- Excerpted text
○ ○ ○
Review by Booklist Review

In her courageous and unforgettable memoir, activist Kruzan shares the harrowing story of her young life. Kruzan grew up in poverty in California, abused by her single mother and the men in her mother's orbit. As a preteen, she was assaulted and groomed by a man named GG, who became Kruzan's pimp and trafficked her into her teen years. On a fateful day, at age 16, Kruzan shot and killed GG, and later was sentenced to life without parole. Kruzan had to adjust her perspective for survival in prison. Years passed before the unthinkable happened: Human Rights Watch invested in her case. Activist groups used Kruzan's story to shine a light on the injustices faced by sex-trafficking victims, especially minors, as well as to speak out against juvenile offenders being sentenced to life without parole. Released after almost two decades behind bars, Kruzan encountered a new set of social, emotional, and logistical challenges when reentering society. Now she's an advocate for young people who face similar struggles, a fighter who fights with a hopeful, loving spirit. That spirit is captured on every page of this memoir that's as brave and brilliant as its author.

From Booklist, Copyright (c) American Library Association. Used with permission.
Review by Publisher's Weekly Review

Activist Kruzan debuts with a stirring account of her harrowing experience as a victim of child sex trafficking. Raised in a low-income neighborhood with an abusive mother, Kruzan was particularly vulnerable when in the late 1980s, at age 11, she met a man named GG while walking home from school. "It was his gentleness... that captured me," she writes. As she recounts in unflinching scenes, GG began to groom her for the sex trade, molesting her for months before lending her to his "clients." The abuse went on for years until 16-year-old Kruzan shot and killed GG--an act of self-defense that led to her sentence, as a juvenile, to life without parole by a judge who refused to hear her story. After nearly 20 years in prison, Kruzan was released thanks to activists who tirelessly campaigned for her freedom, and from then on devoted her life to fighting for sex trafficking victims, most notably helping pass a law that protects them from "disproportionate sentencing as a result of crimes against our abusers." Writing with power and clarity, she asserts "the most important requirement for preventing the sexual exploitation of... victims of trafficking is empathy." Her testimony rings out as a searing critique of a broken criminal justice system and a galvanizing call to end the violence it permits. (May)
○ ○ ○
[Dataset rows]
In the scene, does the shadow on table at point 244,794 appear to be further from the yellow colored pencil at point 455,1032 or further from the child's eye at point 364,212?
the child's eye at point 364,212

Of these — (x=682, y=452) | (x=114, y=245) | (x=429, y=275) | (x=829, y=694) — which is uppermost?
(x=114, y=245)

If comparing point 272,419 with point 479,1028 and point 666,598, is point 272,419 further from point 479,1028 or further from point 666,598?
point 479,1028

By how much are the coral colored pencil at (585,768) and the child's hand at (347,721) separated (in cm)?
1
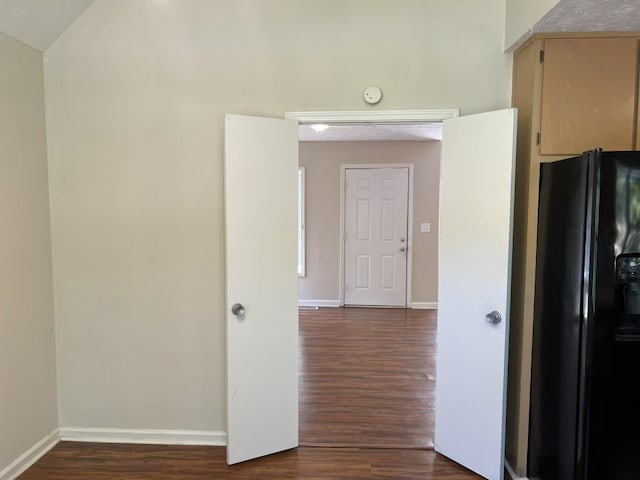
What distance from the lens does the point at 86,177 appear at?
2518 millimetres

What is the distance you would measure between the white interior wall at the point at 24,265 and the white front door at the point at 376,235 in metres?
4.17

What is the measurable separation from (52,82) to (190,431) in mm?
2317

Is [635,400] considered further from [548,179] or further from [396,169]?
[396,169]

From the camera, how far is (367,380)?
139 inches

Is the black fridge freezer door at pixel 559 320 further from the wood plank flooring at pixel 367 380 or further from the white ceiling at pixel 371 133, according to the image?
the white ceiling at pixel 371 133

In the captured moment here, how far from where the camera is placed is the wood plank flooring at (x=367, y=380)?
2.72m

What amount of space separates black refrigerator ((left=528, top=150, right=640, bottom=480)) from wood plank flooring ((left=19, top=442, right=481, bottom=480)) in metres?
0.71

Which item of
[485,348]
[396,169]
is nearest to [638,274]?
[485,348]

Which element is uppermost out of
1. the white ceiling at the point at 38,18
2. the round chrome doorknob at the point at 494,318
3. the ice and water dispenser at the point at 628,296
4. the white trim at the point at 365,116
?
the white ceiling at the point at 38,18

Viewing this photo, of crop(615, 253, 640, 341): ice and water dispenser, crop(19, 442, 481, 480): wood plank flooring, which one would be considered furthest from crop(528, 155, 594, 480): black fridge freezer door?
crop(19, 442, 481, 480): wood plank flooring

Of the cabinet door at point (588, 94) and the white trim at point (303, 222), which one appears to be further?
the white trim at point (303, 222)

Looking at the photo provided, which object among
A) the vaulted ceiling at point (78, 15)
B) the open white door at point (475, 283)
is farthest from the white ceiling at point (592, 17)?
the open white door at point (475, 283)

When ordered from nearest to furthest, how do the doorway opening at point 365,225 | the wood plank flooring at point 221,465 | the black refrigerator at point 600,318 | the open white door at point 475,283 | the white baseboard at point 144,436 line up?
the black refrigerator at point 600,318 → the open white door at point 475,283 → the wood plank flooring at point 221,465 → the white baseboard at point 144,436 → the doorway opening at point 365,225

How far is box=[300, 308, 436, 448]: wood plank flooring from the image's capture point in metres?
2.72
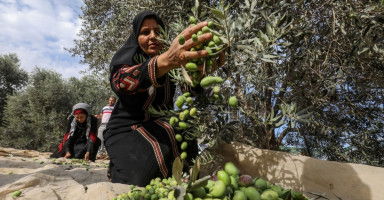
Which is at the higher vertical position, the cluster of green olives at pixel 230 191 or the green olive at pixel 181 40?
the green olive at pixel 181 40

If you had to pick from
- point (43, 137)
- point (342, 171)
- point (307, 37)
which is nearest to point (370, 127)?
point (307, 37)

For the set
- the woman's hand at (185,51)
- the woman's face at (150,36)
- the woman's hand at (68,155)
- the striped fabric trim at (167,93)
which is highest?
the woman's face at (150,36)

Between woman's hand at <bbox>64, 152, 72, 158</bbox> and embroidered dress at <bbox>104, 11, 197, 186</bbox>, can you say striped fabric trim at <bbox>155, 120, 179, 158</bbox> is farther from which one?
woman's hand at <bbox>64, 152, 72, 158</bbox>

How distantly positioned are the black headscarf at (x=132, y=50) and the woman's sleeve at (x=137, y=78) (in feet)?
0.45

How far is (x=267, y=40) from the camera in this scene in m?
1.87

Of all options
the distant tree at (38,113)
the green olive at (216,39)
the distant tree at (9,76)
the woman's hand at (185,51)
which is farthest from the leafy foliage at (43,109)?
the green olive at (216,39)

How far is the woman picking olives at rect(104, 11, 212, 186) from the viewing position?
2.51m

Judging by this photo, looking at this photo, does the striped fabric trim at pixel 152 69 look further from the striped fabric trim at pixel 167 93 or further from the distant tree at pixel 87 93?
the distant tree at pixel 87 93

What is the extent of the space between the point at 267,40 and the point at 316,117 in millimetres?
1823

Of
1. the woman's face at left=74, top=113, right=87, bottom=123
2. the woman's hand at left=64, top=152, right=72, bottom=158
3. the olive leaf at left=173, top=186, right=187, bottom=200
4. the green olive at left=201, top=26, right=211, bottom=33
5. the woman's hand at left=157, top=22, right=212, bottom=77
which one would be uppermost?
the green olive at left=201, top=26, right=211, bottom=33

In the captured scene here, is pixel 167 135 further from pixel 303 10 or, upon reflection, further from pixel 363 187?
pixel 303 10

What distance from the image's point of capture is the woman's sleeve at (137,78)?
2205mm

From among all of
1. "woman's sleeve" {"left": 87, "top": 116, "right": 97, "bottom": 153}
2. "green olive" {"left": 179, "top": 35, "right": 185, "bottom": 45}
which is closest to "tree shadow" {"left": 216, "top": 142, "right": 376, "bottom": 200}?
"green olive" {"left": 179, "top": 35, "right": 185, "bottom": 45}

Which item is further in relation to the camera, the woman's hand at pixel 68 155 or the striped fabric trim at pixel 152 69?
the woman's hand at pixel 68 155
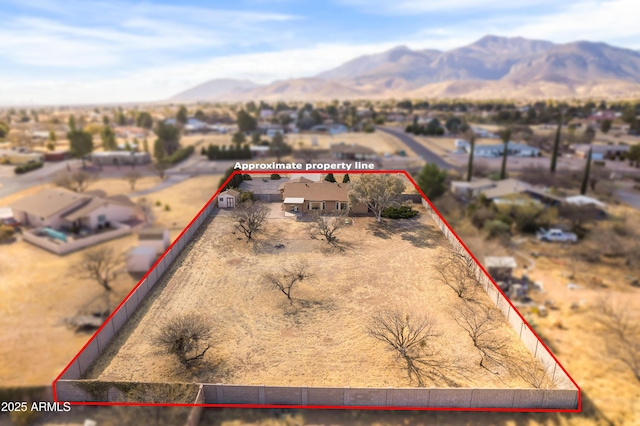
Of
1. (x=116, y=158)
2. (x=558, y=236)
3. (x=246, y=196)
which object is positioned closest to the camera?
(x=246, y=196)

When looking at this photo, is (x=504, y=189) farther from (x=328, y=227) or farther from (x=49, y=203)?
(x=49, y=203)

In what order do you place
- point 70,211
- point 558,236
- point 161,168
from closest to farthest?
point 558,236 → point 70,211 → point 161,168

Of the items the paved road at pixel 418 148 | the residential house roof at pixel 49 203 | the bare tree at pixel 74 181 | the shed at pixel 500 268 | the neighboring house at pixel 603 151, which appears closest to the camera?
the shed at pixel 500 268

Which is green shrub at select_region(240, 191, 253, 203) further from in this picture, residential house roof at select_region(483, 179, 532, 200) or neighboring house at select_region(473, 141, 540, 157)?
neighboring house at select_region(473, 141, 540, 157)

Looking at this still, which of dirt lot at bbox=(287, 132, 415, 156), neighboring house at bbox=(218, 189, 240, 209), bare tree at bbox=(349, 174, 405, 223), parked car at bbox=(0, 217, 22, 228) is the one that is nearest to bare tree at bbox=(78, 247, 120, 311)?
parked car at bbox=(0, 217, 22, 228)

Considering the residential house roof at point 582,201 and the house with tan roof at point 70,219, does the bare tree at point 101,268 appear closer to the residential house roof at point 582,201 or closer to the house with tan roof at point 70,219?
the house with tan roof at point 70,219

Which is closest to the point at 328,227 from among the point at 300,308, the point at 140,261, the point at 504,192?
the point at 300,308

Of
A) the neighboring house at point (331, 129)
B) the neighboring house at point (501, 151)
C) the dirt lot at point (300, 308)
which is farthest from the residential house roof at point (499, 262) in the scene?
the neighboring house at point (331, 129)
○ ○ ○
- Parts of the exercise
- 1) Turn the paragraph of the memoir reviews that begins "In her courageous and unforgettable memoir" into a short bulleted list that keeps its main facts.
- 2) Using the memoir reviews, decide whether each statement agrees with them. Answer yes or no and quote the words that decide it. (a) Kruzan met GG at age 11 while walking home from school. (b) Kruzan was given a sentence of twenty years. (c) Kruzan was raised by a single father.
- 3) According to the memoir reviews, which organization invested in Kruzan's case?

- Expected outputs
- 1)
- Kruzan grew up poor in California and was abused by her single mother and the men around her.
- As a preteen she was assaulted and groomed by a man named GG, who became her pimp and trafficked her into her teens.
- At 16 she shot and killed GG and was sentenced to life without parole.
- Years later Human Rights Watch invested in her case, and activist groups used her story to speak out against the injustices faced by sex-trafficking victims and against life-without-parole sentences for juvenile offenders.
- She was released after almost two decades and faced social, emotional and logistical challenges reentering society.
- She now advocates for young people facing similar struggles.

- 2)
(a) Yes: "at age 11, she met a man named GG while walking home from school."
(b) No: "later was sentenced to life without parole."
(c) No: "abused by her single mother."

- 3) Human Rights Watch.